Deepbluesix’s Weblog


some thoughts from staff training…
June 13, 2008, 9:49 pm
Filed under: Uncategorized

Monday June 2

It really is good to be back here. You can get caught with the familiar and get disappointed if it isn’t exactly how you left it (just like I’d be disappointed if I expected this summer to go as well and in the same way as last), but it’s also really easy and nice to fall back into a routine in a comfortable place with comfortable people. There are, of course, always, people I’m not big fans of…meh. But the rest I’m already good friends with, which is always good. Maybe it’s not always a good thing to be good friends with your boss and your coworkers (I just said good so many times), but it only helps here. Hooray. I don’t know, it’s noon on the second day and I’m tired already…probably because I was thinking about how exhausted I was last summer and it made me tired in anticipation.
But anyway, so last night at midnight I set up my slackline and played around on it with a couple of people. Found the perfect spot, right outside (what I hope will get cleaned out and become again) the staff lounge. It wasn’t too well lit, but a headlamp and not caring fixed that. I thought about leaving it til morning but didn’t want to do the dew, so. I took it down. And now after a morning of scrubbing pie irons, talking about what a counselor should be (handsome and “enthusiastically good”), and a nature hike, I’m sitting in the dark hogan on Flora until lunch. Baller.

Saturday June 7, 2008

It’s crazy how much days can run together—how one day seems forever long and you can’t even remember what you did, and how the entire timeline of a week can be totally blurred to just include “things I did this week” with no specific timeframe. We went on the trail on Thursday, which was a lot of fun, minus whiners who shouldn’t be employed here (why would you work at a camp if you hated strenuous activity AND the outdoors?) and not knowing exactly where to stop. We hiked from Petites Gap to the footbridge on the James, which ended up only being 10 miles. We also started after lunch Thursday and were done at 10:30 on Friday, so that was pretty good. Thru-hikers are some of the coolest people you can meet, as long as they haven’t already been jaded by an obnoxious large group (which we kind of were). We met these two guys from Israel who started us off at Petites Gap with a Hebrew chant of encouragement and ended up passing us at some point and being at the shelter when we got there. It was this father and son (25 and 50?) who had done all the major trails in Israel I guess, and they found the AT online and decided they wanted to do it together. So they picked up to the US to hike the whole thing. It’s so cool that they did that, and they were supremely nice people. I love when you’re reminded of just how many people there are that you’ll never know…probably tons of them with amazing stories that you’d love to know but never will. It’s awesome when you meet some of those people, feel inadequate about yourself, and are moved to go and do and see just to absorb all the diversity that the world is obviously teeming with.
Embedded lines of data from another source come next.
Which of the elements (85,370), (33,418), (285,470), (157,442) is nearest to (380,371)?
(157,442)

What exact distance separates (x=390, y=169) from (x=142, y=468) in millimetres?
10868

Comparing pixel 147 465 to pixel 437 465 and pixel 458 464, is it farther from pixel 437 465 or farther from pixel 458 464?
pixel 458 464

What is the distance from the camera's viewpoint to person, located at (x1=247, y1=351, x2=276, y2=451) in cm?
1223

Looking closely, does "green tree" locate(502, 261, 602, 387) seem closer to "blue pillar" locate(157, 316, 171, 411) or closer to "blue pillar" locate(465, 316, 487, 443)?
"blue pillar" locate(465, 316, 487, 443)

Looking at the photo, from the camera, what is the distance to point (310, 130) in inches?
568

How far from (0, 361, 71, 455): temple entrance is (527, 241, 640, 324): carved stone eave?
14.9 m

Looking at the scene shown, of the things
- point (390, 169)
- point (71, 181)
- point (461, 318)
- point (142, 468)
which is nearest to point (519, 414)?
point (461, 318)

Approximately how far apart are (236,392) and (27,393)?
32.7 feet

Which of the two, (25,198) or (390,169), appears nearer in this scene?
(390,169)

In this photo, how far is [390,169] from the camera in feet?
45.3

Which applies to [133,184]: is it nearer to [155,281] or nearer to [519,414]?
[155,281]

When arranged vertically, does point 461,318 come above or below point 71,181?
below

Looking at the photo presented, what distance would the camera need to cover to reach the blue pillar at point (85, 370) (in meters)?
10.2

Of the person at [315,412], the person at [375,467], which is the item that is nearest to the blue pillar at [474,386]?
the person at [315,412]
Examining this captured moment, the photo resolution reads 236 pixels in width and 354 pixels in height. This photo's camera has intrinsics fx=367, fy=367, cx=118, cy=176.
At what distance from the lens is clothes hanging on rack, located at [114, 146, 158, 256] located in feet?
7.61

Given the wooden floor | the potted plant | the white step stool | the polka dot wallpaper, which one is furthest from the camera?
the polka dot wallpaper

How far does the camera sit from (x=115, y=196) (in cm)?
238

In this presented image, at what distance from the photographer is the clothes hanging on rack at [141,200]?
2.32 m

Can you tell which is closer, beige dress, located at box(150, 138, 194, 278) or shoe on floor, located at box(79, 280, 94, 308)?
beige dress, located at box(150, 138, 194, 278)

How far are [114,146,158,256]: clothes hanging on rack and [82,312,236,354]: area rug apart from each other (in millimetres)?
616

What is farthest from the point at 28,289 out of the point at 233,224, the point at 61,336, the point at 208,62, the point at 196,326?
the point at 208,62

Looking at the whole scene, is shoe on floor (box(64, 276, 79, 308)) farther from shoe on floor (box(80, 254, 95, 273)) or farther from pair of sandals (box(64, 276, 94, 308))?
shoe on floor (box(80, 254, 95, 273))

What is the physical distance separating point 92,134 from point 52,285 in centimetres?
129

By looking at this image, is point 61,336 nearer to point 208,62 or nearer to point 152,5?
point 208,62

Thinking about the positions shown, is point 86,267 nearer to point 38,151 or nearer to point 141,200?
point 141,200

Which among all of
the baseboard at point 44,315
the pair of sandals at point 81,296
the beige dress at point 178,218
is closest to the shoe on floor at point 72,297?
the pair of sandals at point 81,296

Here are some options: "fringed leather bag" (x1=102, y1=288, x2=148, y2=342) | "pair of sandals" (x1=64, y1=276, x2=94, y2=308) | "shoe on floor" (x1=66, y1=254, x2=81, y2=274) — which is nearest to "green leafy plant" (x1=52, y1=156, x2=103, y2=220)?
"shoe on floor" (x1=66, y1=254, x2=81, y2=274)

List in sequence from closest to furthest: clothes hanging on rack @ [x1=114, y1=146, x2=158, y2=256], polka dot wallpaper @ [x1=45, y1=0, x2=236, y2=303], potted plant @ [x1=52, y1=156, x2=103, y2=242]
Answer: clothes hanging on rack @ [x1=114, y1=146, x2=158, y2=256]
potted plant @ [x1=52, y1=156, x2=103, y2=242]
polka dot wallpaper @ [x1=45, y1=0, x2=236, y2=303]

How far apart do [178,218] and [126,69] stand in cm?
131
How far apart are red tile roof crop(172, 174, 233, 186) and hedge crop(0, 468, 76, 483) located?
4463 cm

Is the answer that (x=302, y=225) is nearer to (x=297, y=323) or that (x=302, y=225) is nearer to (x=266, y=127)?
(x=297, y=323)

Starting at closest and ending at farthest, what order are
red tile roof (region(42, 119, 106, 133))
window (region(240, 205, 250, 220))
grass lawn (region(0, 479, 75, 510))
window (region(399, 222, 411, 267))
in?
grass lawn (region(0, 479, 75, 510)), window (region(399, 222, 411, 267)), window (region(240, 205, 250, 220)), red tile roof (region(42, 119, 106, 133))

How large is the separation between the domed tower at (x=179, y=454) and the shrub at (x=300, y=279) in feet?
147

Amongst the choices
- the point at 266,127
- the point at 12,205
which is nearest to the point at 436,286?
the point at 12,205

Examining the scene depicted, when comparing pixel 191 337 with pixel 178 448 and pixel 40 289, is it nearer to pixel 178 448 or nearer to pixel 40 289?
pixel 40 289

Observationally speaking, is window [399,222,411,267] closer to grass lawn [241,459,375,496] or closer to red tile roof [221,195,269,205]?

On that note…today was a wonderful day. We got to stay in the AC all day, doing CPR and first aid training, then played with my bosses’ amazing kids, and got done by 8:20. That’s 12 whole hours all to myself. I love how getting done at 8:20 on a Saturday means a short workday, but whatever. I got a glorious shower and get to fart around until I go to bed early, if I can bring myself to. Something we were talking about today did get me thinking though, and reminded me of why I love this job so much. There really is no such thing as a bad kid. My old (wonderful) boss Zack used to say that all the time, and I love that it’s true. There are behaviors that are bad, and things we don’t like that kids do, but there’s no such thing as a bad kid; every bad behavior exists for a reason, whether it’s because they were taught bad habits, don’t get enough attention, or don’t get enough discipline. There’s always a reason though, and in almost all cases, there’s also a remedy. With the right kind of attention and love, all kids are good kids. I get to see that all the time. I love it. I also love the already good kids; the super perceptive ones, who come up to you and ask if that girl is homesick and what they can do to help. It’s amazing to me the depth to which kids understand things and really can achieve things…I know I really really love kids, but I also love just the fact that such young people can have so much to offer, and also that they have so much wonder about the world. It’s exciting when kids get excited about things like nature and how things work; being around that makes you young again. And even if you don’t like kids, you have to like seeing the world like one, because there’s nothing like it.

I might love my job too much. I should think about something else to talk about.